6.27.2009

The Economist

"Counter Insurgency: Central counterparties may not be all they are cracked up to be", The Economist, 06.27.2009, 83.

Central Counterparties act as the buyer to every seller in a market, and the seller to every buyer. They collect margins on every trade; members put money into a reserve fund as well. Traders only have to worry about the creditworthiness of one entity, with which they can net off their trades. If a big trader goes under the financial system is less likely to go with it.
...
Not everyone is happy about this trend. Craig Pirrong of the University of Houston worries that CCPs dull the incentive to trade prudently. Traders are more likely to take on risky positions because some of the losses they may generate are ultimately borne by others - the CCP and its other members. As for a CCP itself, however well intentioned it may be, it cannot monitor traders' complex derivative prositions as well as they themselves can. And it is probably less motivated to try.

[Centralization]


"Can pay, won't pay: It is easier to dump a home loan if a friend has done so too", The Economist, 06.27.2009, 83.

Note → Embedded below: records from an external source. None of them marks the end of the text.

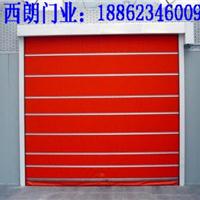 供应专注于提供高品质的镇江-连云港-盐城厂房快速卷帘门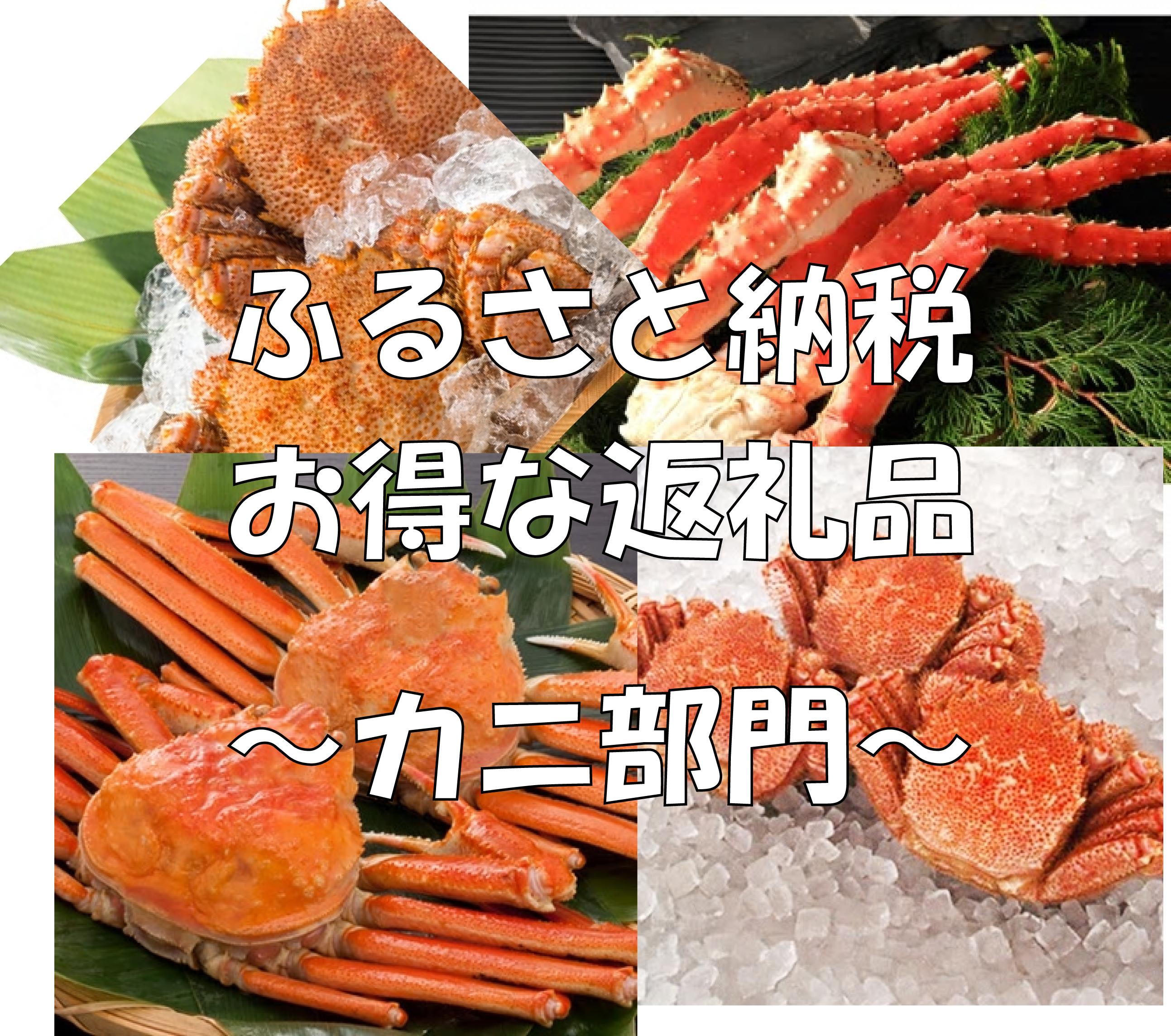 【ふるさと納税】還元率の高いお得な返礼品~カニ部門~2017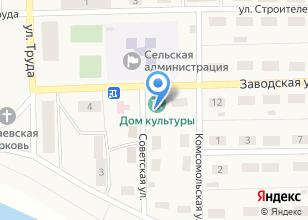 Компания «Гирсовский сельский Дом культуры» на карте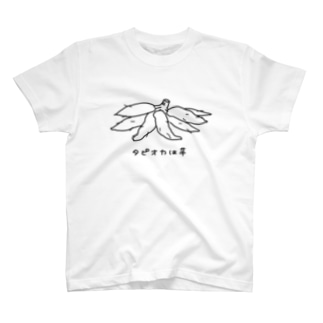 タピオカは芋(シンプル) T-shirts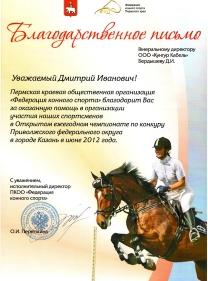 Благодарственное письмо от «Федерации конного спорта»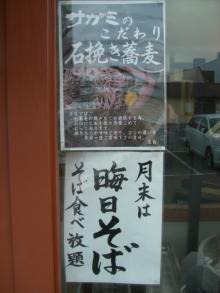 東京でプチスローライフ-そば食べ放題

Anger about bail-outs of banks or carmakers does not weaken the moral barrier to default. But people who live in neighbourhoods where home repossessions are frequent are more likely to welsh on loans. Homeowners who know someone who has defaulted strategically are 82% more likely to say they would do so, too. The likelihood of strategic default rises more quickly once the rate of local home foreclosures reaches a critical level. That hints at a vicious cycle of foreclosures that both depress home prices and weaken the social and economic barriers to further defaults.